Kimisi de sanatçılıktan umduğu parayı bulamayarak önce bir inşaat işine gireyim, oradan birkaç milyon yedikten sonra… Aaa YENİDEN RANT PARTİSİ kuruluyormuş. Şöyle bir sakal bırakıp, birkaç fotoğraf karesine gireni hiç geçmişini araştırmadan belediye başkanı adayı yapıyorlar. Anlaşılan partiye girmek için en önemli kriter geçmişinde sahtekar olmaktan geçiyor. Burada saf duygularla bu partiye gönül vermiş herkesi tabi ki de aynı kefeye koymuyorum. Benim asıl tepkim ağzına Milli Görüş Davasını alanlar nasıl oluyor da, bu üçkâğıtçıları partinin kapısından içeriye sokuyor. Geçmişini bilmeyenin geleceği karanlık olurmuş. Fatih Bey sen hele bir araştır bakalım babanın zamanında Refah Partisinde böyle dolaplar dönmüş mü? O dönemlerde yemeyen ve yedirmeyen Necmettin Erbakan’dan sonra RANT peşinde koşanlar tıpkı şimdiki gibi 2000 yıllarda kurulan yeni partinin yolunu tuttular. Çünkü Milli Görüş Davasının gerçek ERLERİ kendileri için değil bu millet ve vatan için siyaset yapmışlardı. Refah Partisinde siyaset yapıp köşeyi dönüp zenginleşen tek bir siyasetçi gösteremezsiniz.
Ülkemizde en iyi zenginleşme yolu maalesef politika yapmaktan geçiyor.2000 yıllardan sonra memleketi parsel parsel yemenin derdine düşüldü. Bu davanın cefasını merhum lider Necmettin Erbakan çekerken, sefasını ise sözde onun yolundan gelenler sürdü.

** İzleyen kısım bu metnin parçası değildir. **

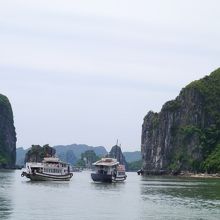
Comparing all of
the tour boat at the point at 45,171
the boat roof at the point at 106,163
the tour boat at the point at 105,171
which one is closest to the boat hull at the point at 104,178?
the tour boat at the point at 105,171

Boşuna atalarımız dememiş; “Âlimden Zalim, Zalimden Âlim Doğar…” Her seçimden önce iktidarı eleştirecen, sonra ağzına bir parmak bal çalındığında bir anda politikada “U” dönüşü yapıp bir gecede ittifak ortağı olup seçim bitinceye kadar susacan… Sonra ise seçimler bittikten sonra bu milleti salak yerine koyarak, eleştirilerine kaldığın yerden devam edecen. Yaaa sen bu üçkâğıt politikasını kimden öğrendin. Babanın derslerinde anlattığı “ÜÇKAĞAT” meselesi böyle değildi. Belli ki sende “Milli Görüşün” ne olduğunu anlamamışsın. Eee boşuna hocamız meclis kürsüsünden; “Ben Anlatacağım, Siz Yine de Anlamayacaksınız… “ diye söylemiyormuş.